Scene question records

-- start --

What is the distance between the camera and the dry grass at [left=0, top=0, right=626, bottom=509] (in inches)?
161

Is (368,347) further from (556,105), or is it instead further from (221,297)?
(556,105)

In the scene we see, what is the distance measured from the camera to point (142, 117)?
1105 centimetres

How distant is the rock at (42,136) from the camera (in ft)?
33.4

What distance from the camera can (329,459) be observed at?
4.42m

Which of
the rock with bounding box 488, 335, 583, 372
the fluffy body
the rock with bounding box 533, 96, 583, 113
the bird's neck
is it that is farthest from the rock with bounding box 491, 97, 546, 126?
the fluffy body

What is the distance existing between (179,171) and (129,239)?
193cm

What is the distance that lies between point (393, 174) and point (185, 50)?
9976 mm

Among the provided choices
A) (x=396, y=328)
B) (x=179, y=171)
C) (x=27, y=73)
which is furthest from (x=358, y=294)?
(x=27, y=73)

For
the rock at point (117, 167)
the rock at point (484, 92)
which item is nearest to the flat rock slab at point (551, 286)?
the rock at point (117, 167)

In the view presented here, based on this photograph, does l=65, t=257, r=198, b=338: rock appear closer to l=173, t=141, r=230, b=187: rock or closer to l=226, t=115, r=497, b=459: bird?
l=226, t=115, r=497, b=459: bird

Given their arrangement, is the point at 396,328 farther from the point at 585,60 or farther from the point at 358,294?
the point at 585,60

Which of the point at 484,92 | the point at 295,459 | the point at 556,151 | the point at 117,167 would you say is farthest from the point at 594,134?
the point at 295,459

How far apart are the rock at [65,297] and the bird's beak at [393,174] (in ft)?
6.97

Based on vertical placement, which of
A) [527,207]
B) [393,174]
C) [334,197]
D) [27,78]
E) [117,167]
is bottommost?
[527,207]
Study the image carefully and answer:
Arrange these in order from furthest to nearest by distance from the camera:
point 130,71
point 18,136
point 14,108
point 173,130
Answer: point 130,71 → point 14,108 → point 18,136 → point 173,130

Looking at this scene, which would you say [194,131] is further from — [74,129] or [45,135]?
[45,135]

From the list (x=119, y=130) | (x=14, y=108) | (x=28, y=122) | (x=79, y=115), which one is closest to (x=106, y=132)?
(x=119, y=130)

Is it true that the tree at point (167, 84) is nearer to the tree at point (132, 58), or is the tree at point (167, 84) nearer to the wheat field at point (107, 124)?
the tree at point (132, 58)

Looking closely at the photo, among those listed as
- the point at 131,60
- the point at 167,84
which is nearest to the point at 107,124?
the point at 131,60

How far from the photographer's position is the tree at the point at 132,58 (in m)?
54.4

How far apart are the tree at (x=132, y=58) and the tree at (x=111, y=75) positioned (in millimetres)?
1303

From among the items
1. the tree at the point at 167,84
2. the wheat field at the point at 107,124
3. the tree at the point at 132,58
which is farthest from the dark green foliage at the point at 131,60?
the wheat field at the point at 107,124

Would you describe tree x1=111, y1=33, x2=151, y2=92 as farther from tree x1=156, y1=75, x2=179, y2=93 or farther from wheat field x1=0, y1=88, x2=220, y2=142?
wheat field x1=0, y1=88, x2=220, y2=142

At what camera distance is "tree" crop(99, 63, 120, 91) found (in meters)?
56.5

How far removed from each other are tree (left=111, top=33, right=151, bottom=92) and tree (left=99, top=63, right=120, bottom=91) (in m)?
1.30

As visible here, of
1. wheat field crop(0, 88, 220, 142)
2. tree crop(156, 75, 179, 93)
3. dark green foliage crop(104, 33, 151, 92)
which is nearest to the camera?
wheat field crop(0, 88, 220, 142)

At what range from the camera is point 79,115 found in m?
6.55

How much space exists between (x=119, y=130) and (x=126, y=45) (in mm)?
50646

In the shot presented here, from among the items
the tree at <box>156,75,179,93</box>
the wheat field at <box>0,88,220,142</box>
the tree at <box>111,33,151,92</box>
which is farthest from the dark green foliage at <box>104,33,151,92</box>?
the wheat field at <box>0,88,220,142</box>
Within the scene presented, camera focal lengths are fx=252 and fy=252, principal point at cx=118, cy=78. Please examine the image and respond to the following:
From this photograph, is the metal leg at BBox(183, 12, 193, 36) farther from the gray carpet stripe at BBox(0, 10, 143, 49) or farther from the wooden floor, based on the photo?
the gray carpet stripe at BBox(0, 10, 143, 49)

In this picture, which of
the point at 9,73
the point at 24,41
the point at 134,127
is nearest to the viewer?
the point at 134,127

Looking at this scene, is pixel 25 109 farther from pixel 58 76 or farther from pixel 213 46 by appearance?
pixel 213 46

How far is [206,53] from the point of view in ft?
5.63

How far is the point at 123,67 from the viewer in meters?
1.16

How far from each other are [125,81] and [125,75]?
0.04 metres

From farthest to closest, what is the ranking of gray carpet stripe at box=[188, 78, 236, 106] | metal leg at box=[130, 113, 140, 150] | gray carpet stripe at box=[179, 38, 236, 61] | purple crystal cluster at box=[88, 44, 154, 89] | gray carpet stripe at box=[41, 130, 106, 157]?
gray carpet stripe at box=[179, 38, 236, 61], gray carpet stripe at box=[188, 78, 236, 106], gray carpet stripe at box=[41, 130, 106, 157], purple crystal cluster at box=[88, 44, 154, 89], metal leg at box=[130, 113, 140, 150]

-- end --

WHAT YOU ARE ASKED TO DO
Transcribe every one of the records above verbatim, preserving each character and line break.

EXERCISE ANSWER
What is the distance between the camera and the dry grass at [left=0, top=0, right=626, bottom=509] (in inches)?
161

Is (368,347) further from (556,105), or is it instead further from (221,297)?
(556,105)

In the scene we see, what is the distance measured from the camera to point (142, 117)?
1105 centimetres

How distant is the rock at (42,136) from the camera (in ft)?
33.4

What distance from the camera can (329,459) be observed at?
4.42m

Which of
the rock with bounding box 488, 335, 583, 372
the fluffy body
the rock with bounding box 533, 96, 583, 113
the bird's neck
is it that is farthest from the rock with bounding box 491, 97, 546, 126?
the fluffy body

What is the distance existing between (179,171) and (129,239)?
193cm

What is the distance that lies between point (393, 174) and point (185, 50)?
9976 mm

Among the provided choices
A) (x=396, y=328)
B) (x=179, y=171)
C) (x=27, y=73)
which is furthest from (x=358, y=294)?
(x=27, y=73)

For
the rock at point (117, 167)
the rock at point (484, 92)
which item is nearest to the flat rock slab at point (551, 286)?
the rock at point (117, 167)

In the view presented here, based on this photograph, does l=65, t=257, r=198, b=338: rock appear closer to l=173, t=141, r=230, b=187: rock or closer to l=226, t=115, r=497, b=459: bird?
l=226, t=115, r=497, b=459: bird

Given their arrangement, is the point at 396,328 farther from the point at 585,60 or farther from the point at 358,294?
the point at 585,60

Which of the point at 484,92 | the point at 295,459 | the point at 556,151 | the point at 117,167 would you say is farthest from the point at 594,134?
the point at 295,459

How far apart are the rock at [65,297] and the bird's beak at [393,174] (in ft)?
6.97

Based on vertical placement, which of
A) [527,207]
B) [393,174]
C) [334,197]
D) [27,78]
E) [117,167]
is bottommost?
[527,207]
Study the image carefully and answer:
Arrange these in order from furthest to nearest by distance from the camera:
point 130,71
point 18,136
point 14,108
point 173,130
Answer: point 130,71 → point 14,108 → point 18,136 → point 173,130

Looking at this scene, which would you say [194,131] is further from — [74,129] or [45,135]?
[45,135]

From the list (x=119, y=130) | (x=14, y=108) | (x=28, y=122) | (x=79, y=115), which one is closest to (x=106, y=132)?
(x=119, y=130)

Is it true that the tree at point (167, 84) is nearer to the tree at point (132, 58), or is the tree at point (167, 84) nearer to the wheat field at point (107, 124)?
the tree at point (132, 58)

Looking closely at the photo, among those listed as
- the point at 131,60
- the point at 167,84
which is nearest to the point at 107,124?
the point at 131,60

How far from the photographer's position is the tree at the point at 132,58 (in m)?
54.4

How far apart are the tree at (x=132, y=58) and the tree at (x=111, y=75) positioned (in millimetres)?
1303

From among the items
1. the tree at the point at 167,84
2. the wheat field at the point at 107,124
3. the tree at the point at 132,58
which is farthest from the dark green foliage at the point at 131,60?
the wheat field at the point at 107,124

Would you describe tree x1=111, y1=33, x2=151, y2=92 as farther from tree x1=156, y1=75, x2=179, y2=93 or farther from wheat field x1=0, y1=88, x2=220, y2=142?
wheat field x1=0, y1=88, x2=220, y2=142

At what camera distance is "tree" crop(99, 63, 120, 91) found (in meters)?
56.5

How far removed from each other are tree (left=111, top=33, right=151, bottom=92) and tree (left=99, top=63, right=120, bottom=91) (in m)?
1.30

As visible here, of
1. wheat field crop(0, 88, 220, 142)
2. tree crop(156, 75, 179, 93)
3. dark green foliage crop(104, 33, 151, 92)
which is nearest to the camera?
wheat field crop(0, 88, 220, 142)

At what range from the camera is point 79,115 found in m?
6.55

How much space exists between (x=119, y=130) and (x=126, y=45) (in mm)?
50646

In the shot presented here, from among the items
the tree at <box>156,75,179,93</box>
the wheat field at <box>0,88,220,142</box>
the tree at <box>111,33,151,92</box>
which is farthest from the dark green foliage at <box>104,33,151,92</box>?
the wheat field at <box>0,88,220,142</box>
Within the scene presented, camera focal lengths are fx=252 and fy=252, principal point at cx=118, cy=78. Please examine the image and respond to the following:
From this photograph, is the metal leg at BBox(183, 12, 193, 36) farther from the gray carpet stripe at BBox(0, 10, 143, 49) or farther from the wooden floor, based on the photo?
the gray carpet stripe at BBox(0, 10, 143, 49)

In this picture, which of
the point at 9,73
the point at 24,41
the point at 134,127
is nearest to the viewer?
the point at 134,127

Looking at this scene, is pixel 25 109 farther from pixel 58 76 or farther from pixel 213 46 by appearance?
pixel 213 46

How far is [206,53] from the point of view in ft?
5.63

How far is the point at 123,67 from the viewer in meters?
1.16

How far from each other are [125,81] and [125,75]?
0.04 metres

From farthest to closest, what is the ranking of gray carpet stripe at box=[188, 78, 236, 106] | metal leg at box=[130, 113, 140, 150] | gray carpet stripe at box=[179, 38, 236, 61] | purple crystal cluster at box=[88, 44, 154, 89] | gray carpet stripe at box=[41, 130, 106, 157]?
gray carpet stripe at box=[179, 38, 236, 61], gray carpet stripe at box=[188, 78, 236, 106], gray carpet stripe at box=[41, 130, 106, 157], purple crystal cluster at box=[88, 44, 154, 89], metal leg at box=[130, 113, 140, 150]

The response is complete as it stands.